§ PASSAGE TO READ
────
Renovation slated to begin on historic Richards Labs

Planted firmly between the Quad’s Gothic revival dormitories and the lush oasis of the BioPond is the Richards Medical Research Laboratory, or Richards Labs, a structure credited with changing the course of modern architecture.

One of only 2,500 buildings in the country to be dedicated as a National Historic Landmark, the Richards Laboratory, a Perelman School of Medicine facility, was designed by acclaimed architect Louis Kahn, a Penn alumnus and former University professor. The building was named after Alfred Richards, a professor of pharmacology at Penn Medicine and the vice president for medical affairs.

David Brownlee, the Frances Shapiro-Weitzenhoffer Professor of the History of Art in Penn Arts & Sciences, says Kahn was “the most important architect in the world in the second half of the 20th century”—and the Richards Laboratory, completed in 1962, was the building that put him on the map.

At a time when modern architecture was typified by the sleek, multifunctional, glass-box skyscraper, Kahn was formulating his vision of an architecture that, by contrast, involved historical forms, earthy materials, and function-specific designs. The Richards Labs’ kiln-baked brick and wood-textured concrete, and its structural nod to “the towered hill-towns of Italy,” as Brownlee puts it, express this vision.

“People were waiting for something that would embody the widely-felt desire to change the direction of modern architecture,” Brownlee says. Kahn’s building did exactly that.

As a scientific research facility, the Richards Laboratory was, famously, a failure. The three glass towers of fixed, medium-sized communal workspaces are isolated from one another and flooded with light, which has proved problematic for wet-lab research. Consequent efforts to adapt the workspaces not only compromised the original design, but failed to bring them into alignment with researchers’ needs.
────
§ CHECK YOUR UNDERSTANDING
- 1) Rewrite the part of the Richards Labs article between "David Brownlee, the" and "on the map.", inclusive, changing "completed" to "finished".
- 2) Carry on the Richards Labs article from its last sentence.

§ SUPPLIED INFORMATION
────
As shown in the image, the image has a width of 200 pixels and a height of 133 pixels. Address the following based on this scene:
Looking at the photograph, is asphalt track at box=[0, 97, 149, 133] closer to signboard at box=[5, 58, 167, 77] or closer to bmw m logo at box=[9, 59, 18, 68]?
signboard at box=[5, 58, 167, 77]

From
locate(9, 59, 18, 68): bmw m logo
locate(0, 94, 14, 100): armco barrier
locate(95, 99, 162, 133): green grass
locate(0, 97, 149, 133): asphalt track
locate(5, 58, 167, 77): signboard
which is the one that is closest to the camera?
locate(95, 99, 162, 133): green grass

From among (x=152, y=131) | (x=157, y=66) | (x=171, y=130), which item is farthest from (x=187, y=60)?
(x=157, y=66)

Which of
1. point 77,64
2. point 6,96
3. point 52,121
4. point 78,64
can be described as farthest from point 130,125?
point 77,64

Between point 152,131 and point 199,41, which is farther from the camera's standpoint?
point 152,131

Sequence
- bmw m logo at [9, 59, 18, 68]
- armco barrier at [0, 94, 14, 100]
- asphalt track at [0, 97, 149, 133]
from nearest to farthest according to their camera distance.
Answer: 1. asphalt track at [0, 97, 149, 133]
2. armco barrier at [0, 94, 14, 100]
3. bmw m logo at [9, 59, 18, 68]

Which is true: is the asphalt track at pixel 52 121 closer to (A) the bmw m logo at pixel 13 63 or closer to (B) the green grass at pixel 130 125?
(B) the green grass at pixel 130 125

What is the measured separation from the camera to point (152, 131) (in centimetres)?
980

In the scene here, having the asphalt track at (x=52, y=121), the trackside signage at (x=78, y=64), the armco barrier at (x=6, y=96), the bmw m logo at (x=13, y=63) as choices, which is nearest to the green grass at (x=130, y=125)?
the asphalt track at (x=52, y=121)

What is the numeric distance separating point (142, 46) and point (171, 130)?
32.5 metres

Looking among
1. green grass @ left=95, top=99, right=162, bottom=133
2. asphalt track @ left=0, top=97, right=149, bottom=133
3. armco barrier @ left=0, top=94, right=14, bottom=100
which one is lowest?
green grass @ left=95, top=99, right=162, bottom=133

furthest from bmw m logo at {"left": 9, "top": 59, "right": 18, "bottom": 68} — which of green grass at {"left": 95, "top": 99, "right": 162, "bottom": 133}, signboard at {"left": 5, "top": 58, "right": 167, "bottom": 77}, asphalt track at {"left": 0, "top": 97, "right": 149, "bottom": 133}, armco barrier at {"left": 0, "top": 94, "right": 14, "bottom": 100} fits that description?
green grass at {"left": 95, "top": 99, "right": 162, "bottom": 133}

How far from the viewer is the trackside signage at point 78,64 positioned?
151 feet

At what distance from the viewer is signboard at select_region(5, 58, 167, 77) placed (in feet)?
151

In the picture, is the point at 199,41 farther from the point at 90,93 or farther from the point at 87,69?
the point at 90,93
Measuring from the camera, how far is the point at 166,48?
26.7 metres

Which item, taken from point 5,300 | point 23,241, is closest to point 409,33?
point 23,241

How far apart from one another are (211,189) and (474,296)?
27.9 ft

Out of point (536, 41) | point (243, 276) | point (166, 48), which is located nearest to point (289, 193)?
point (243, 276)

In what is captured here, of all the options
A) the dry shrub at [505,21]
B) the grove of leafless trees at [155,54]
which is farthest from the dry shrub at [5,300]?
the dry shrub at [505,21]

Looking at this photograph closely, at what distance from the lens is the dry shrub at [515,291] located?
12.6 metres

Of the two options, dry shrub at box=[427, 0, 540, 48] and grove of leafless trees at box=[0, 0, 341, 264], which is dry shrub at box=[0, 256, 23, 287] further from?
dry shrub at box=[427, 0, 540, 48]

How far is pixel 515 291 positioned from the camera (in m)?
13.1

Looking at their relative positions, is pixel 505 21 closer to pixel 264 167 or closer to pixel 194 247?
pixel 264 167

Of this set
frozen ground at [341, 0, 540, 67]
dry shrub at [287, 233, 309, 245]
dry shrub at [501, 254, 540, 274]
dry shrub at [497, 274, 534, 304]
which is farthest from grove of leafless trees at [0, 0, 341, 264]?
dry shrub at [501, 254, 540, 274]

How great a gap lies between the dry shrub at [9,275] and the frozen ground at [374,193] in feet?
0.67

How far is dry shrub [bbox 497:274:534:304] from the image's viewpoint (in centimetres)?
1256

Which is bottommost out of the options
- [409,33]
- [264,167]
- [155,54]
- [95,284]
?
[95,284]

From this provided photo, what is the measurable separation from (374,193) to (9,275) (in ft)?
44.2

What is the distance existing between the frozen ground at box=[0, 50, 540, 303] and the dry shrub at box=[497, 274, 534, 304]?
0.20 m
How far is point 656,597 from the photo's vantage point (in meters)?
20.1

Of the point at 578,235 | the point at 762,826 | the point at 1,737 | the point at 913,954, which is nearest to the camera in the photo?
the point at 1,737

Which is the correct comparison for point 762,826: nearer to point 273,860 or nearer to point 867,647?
────
§ WRITTEN ANSWERS
- 1)
David Brownlee, the Frances Shapiro-Weitzenhoffer Professor of the History of Art in Penn Arts & Sciences, says Kahn was “the most important architect in the world in the second half of the 20th century”—and the Richards Laboratory, finished in 1962, was the building that put him on the map.

- 2)
In 2002, Maureen Ward joined Penn as senior director of facilities and planning at Penn Medicine. An admirer of Kahn’s work since she was in architecture school, Ward became a steadfast advocate of Richards Labs, and searched for a way to keep the laboratories operational while maintaining respect for the building as a “venerated piece of architecture.” When historic preservationist David Hollenberg was hired as University Architect in 2006, Ward says he became “instrumental in raising the level of attention [the Richards Laboratory] received on campus as something we should address.”

Around 2011-2012, when the Center for Cognitive Neuroscience was looking to house its members under one roof, facilities staff thought the Richards Labs would be the ideal location. Though inhospitable to wet-lab research, areas of the Richards building were found to suit the Center’s dry-lab needs perfectly. Planning for the long-awaited renovation project was launched; phase I of the 15-year undertaking, which will address the 5th and 6th floors of the “C” and “D” towers, is slated to begin in June and is expected to take a year to complete.

This hand-in-glove repurposing of Richards will finally enable it to be an inspiring home for scientific research.